Full Job Description
This role helps define the direction of computational biology efforts across Discovery and continues to adapt this strategy as needs evolve. This is a highly cross-functional role, collaborating with scientists to enable project advancement from early target validation through IND-enabling studies. This position develops tailored analytical approaches for a variety of data types and manages external partners as needed to achieve our goals. Through a combination of hands-on analysis and strategic oversight, this role has the opportunity to directly contribute to the advancement of Denali’s early-stage portfolio.
Key Accountabilities / Core Job Responsibilities
• Serves as the subject matter expert for the analysis of high-dimensional data, including bulk and single-cell/-nucleus transcriptomics data
• Effectively collaborates with scientists across Discovery to design, analyze, and interpret in vitro and in vivo experiments to support projects across the portfolio
• Performs rigorous, reproducible analysis across transcriptomic, genomic, and other high-dimensional datasets, adapting methods to fit the specific scientific question as needed
• Develops and extends internal computational tools and workflows, as well as overseeing external analysis efforts as needed
• Operates as a highly-independent contributor, defining analytical approaches, building solutions where none exist, and validating results with minimal oversight
• Able to build and adapt analysis workflows using AI-assisted approaches while critically evaluating outputs for accuracy and scientific rigor
• Applies best practices to code- and data-management, including workflow orchestration and version control; identifies opportunities for improvement where appropriate
• Effectively communicates results to cross-functional teams and contributes to regulatory filings, patents, and publications
Qualifications/Skills
• PhD in a relevant field such as Computational Biology, Epidemiology, Neuroscience, Statistics, or similar with 3+ years relevant work experience in industry
• Proven track record of analyzing single-cell/single-nucleus RNA-seq data, as evidenced by relevant publications, a deep understanding of relevant statistical methods, and experience using common software tools for analysis (e.g. Cell Ranger, CellBender, Seurat, scanpy, etc)
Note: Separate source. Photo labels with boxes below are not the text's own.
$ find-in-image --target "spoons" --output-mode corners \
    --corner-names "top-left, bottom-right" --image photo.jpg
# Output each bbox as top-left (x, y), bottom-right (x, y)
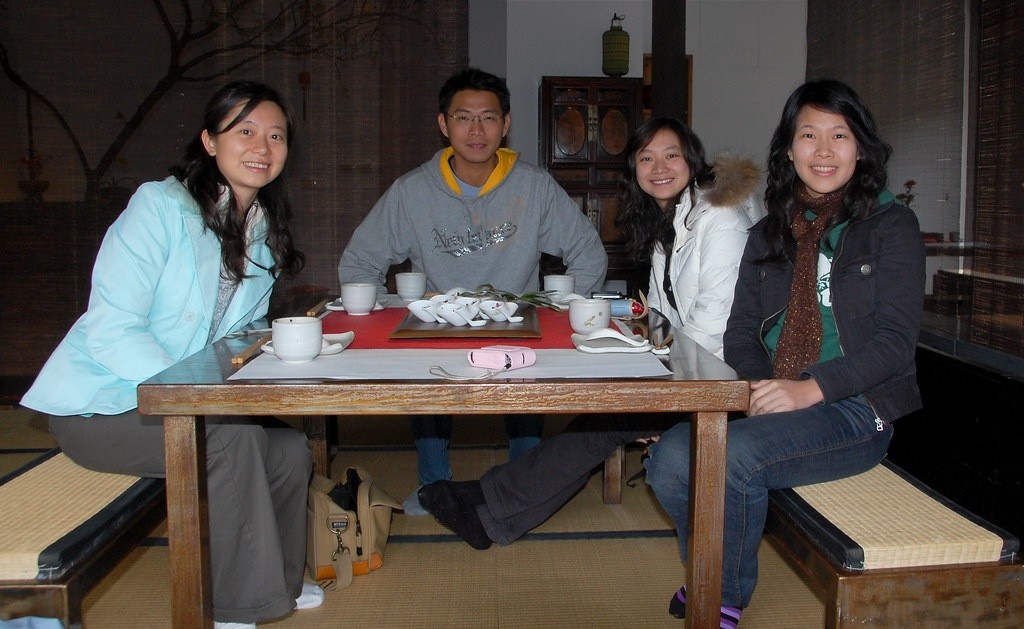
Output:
top-left (586, 328), bottom-right (649, 347)
top-left (561, 293), bottom-right (585, 302)
top-left (453, 309), bottom-right (487, 326)
top-left (495, 303), bottom-right (524, 323)
top-left (423, 308), bottom-right (448, 323)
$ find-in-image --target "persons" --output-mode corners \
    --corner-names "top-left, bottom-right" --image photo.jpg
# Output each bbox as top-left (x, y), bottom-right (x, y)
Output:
top-left (18, 83), bottom-right (325, 629)
top-left (648, 80), bottom-right (930, 629)
top-left (416, 118), bottom-right (767, 550)
top-left (338, 70), bottom-right (608, 518)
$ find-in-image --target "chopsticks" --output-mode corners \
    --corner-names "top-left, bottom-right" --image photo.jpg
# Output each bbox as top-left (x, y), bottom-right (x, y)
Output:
top-left (231, 335), bottom-right (270, 364)
top-left (307, 297), bottom-right (329, 316)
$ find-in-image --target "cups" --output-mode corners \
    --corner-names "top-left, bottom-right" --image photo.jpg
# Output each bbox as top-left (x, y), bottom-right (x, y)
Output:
top-left (569, 299), bottom-right (610, 335)
top-left (949, 232), bottom-right (960, 242)
top-left (544, 275), bottom-right (575, 304)
top-left (272, 317), bottom-right (322, 363)
top-left (341, 283), bottom-right (377, 316)
top-left (396, 273), bottom-right (427, 302)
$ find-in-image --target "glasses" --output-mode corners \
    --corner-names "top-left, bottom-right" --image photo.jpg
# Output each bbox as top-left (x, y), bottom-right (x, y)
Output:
top-left (446, 112), bottom-right (503, 126)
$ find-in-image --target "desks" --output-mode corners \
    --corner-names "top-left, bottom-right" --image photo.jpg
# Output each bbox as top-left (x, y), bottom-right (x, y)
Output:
top-left (137, 295), bottom-right (749, 629)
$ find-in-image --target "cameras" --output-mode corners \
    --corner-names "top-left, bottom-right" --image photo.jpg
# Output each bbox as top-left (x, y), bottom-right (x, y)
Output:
top-left (468, 347), bottom-right (536, 370)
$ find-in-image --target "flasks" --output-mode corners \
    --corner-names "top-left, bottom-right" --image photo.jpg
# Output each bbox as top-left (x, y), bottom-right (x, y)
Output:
top-left (610, 290), bottom-right (649, 320)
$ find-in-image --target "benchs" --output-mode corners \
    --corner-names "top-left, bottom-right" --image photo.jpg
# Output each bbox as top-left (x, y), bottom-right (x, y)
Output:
top-left (0, 447), bottom-right (168, 629)
top-left (767, 459), bottom-right (1019, 629)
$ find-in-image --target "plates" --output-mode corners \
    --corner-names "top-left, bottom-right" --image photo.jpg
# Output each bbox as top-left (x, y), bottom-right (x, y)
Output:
top-left (571, 333), bottom-right (652, 354)
top-left (261, 331), bottom-right (355, 355)
top-left (325, 299), bottom-right (391, 311)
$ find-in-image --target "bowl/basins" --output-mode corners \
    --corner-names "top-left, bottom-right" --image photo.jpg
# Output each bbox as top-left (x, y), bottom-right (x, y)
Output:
top-left (437, 301), bottom-right (479, 326)
top-left (479, 301), bottom-right (518, 322)
top-left (406, 300), bottom-right (439, 323)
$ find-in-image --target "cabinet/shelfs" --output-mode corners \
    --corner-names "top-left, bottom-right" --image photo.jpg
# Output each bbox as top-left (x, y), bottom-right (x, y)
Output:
top-left (537, 75), bottom-right (644, 292)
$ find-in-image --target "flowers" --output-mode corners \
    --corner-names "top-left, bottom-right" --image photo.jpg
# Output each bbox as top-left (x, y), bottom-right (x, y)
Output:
top-left (896, 179), bottom-right (917, 209)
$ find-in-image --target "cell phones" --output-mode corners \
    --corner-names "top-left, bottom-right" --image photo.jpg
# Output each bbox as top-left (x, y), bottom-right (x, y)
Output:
top-left (592, 290), bottom-right (622, 299)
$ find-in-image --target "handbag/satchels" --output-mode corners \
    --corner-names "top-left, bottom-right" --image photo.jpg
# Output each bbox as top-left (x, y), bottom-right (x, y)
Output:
top-left (308, 464), bottom-right (404, 582)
• Additional experience with other high-dimensional data types (e.g., proteomics, mass spectrometry, human genetics) is a plus
• Extensive experience in R or Python for analysis of high-dimensional biological data
• Knowledge of version control (e.g., Git) and methods to generate analysis reports (e.g., R Markdown, Quarto). Experience building dashboards (e.g., with Shiny) is a plus
• Track record of impactful research, including publications in peer-reviewed journals
• Strong analytical and problem-solving skills, excellent oral and written communication skills
Salary Range: $147,000.00 to $191,000.00 . Compensation for the role will depend on a number of factors, including a candidate’s qualifications, skills, competencies, and experience. Denali offers a competitive total rewards package, which includes a 401k, healthcare coverage, ESPP and a broad range of other benefits. Learn more at https://www.denalitherapeutics.com/careers
This compensation and benefits information is based on Denali’s good faith estimate as of the date of publication and may be modified in the future.